*** EXTRAIT ***
Très vite, il va s'interroger sur le sens de la lettre Epsilon suspendue à l'entrée du temple d'Apollon à Delphes. Il n'est pas le premier à s'être posé la question, il n'a rien d'un spécialiste, mais cette problématique érudite va vite devenir en quelque sorte le centre de son existence. Il va aller faire des recherches à l'Ecole française d'archéologie d'Athènes, rencontrer des chercheurs, des archéologues...Il va s'immerger dans des récits de fouilles, et au final voyager, en particulier à Delphes, où un archéologue aveugle va lui ouvrir des perspectives insoupçonnées. Mais ces recherches s'accompagnent de souvenirs personnels, en particulier familiaux, beaucoup liés à sa mère, morte il n'y a pas si longtemps et dont il n'a pas vraiment fait encore le deuil.
***
→ **SÉRIE D'EXERCICES**:
(A) Reformulez sous forme de liste, en plus bref, le paragraphe de l'extrait qui commence par « Très vite, il va s'interroger », sans perdre ses faits principaux.
(B) Répondez à ces questions à partir de l'extrait :
(i) Où se trouve la lettre Epsilon qui l'intrigue ?
(ii) Dans quel établissement va-t-il faire des recherches ?
(iii) Qui, à Delphes, lui ouvre des perspectives insoupçonnées ?
(C) Modifiez le passage de l'extrait qui commence à « Très vite, il » et se termine à « encore le deuil. » : réécrivez-le en remplaçant « Delphes » par « Délos ».
*** DONNÉES FOURNIES ***
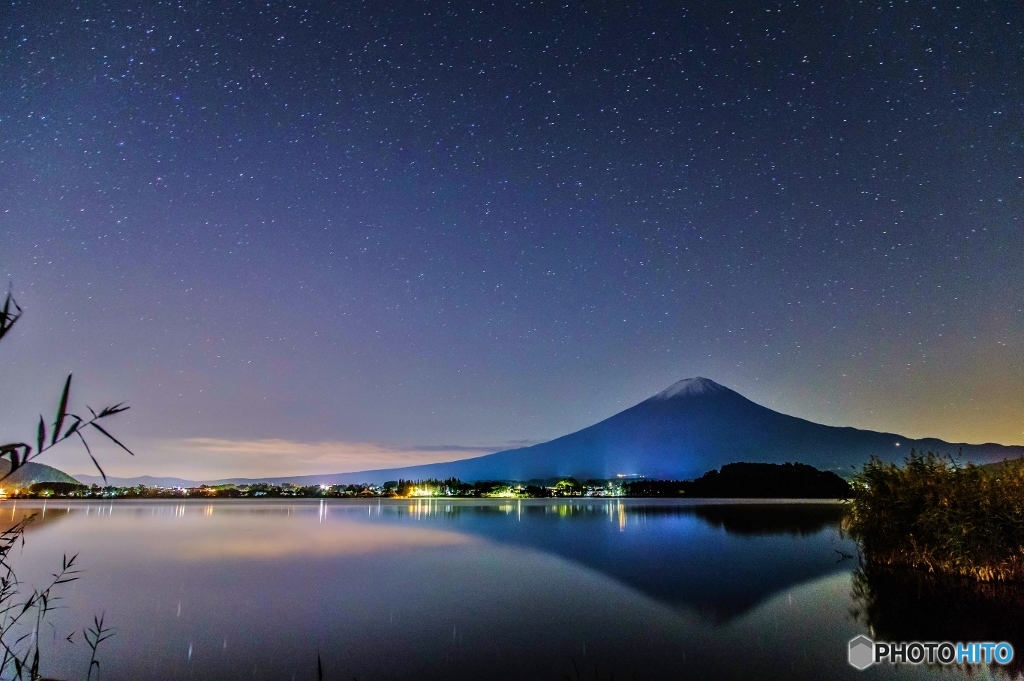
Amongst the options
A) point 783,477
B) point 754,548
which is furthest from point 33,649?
point 783,477

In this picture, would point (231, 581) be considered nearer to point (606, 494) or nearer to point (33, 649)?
point (33, 649)

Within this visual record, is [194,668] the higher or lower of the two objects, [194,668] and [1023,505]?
the lower

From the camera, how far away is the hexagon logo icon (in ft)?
31.1

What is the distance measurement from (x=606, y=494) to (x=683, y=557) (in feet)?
502

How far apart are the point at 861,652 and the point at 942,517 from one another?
588 cm

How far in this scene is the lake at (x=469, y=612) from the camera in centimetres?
967

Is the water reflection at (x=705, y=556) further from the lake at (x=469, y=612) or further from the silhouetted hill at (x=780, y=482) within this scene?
the silhouetted hill at (x=780, y=482)

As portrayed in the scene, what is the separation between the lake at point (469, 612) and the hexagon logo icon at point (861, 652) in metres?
0.19

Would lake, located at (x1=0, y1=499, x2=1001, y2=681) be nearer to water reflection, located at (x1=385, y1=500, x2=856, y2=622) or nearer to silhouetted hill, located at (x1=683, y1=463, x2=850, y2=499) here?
water reflection, located at (x1=385, y1=500, x2=856, y2=622)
***
→ **EXERCICES CORRIGÉS**:
(A)
- Il s'interroge sur le sens de la lettre Epsilon suspendue à l'entrée du temple d'Apollon à Delphes.
- Il n'est pas le premier à se poser la question et n'a rien d'un spécialiste, mais cette question devient le centre de son existence.
- Il fait des recherches à l'Ecole française d'archéologie d'Athènes et rencontre des chercheurs et des archéologues.
- Il lit des récits de fouilles et voyage, notamment à Delphes, où un archéologue aveugle lui ouvre des perspectives insoupçonnées.
- Ces recherches s'accompagnent de souvenirs familiaux, surtout liés à sa mère, morte récemment et dont il n'a pas encore fait le deuil.

(B)
(i) À l'entrée du temple d'Apollon à Delphes.
(ii) À l'Ecole française d'archéologie d'Athènes.
(iii) Un archéologue aveugle.

(C)
Très vite, il va s'interroger sur le sens de la lettre Epsilon suspendue à l'entrée du temple d'Apollon à Délos. Il n'est pas le premier à s'être posé la question, il n'a rien d'un spécialiste, mais cette problématique érudite va vite devenir en quelque sorte le centre de son existence. Il va aller faire des recherches à l'Ecole française d'archéologie d'Athènes, rencontrer des chercheurs, des archéologues...Il va s'immerger dans des récits de fouilles, et au final voyager, en particulier à Délos, où un archéologue aveugle va lui ouvrir des perspectives insoupçonnées. Mais ces recherches s'accompagnent de souvenirs personnels, en particulier familiaux, beaucoup liés à sa mère, morte il n'y a pas si longtemps et dont il n'a pas vraiment fait encore le deuil.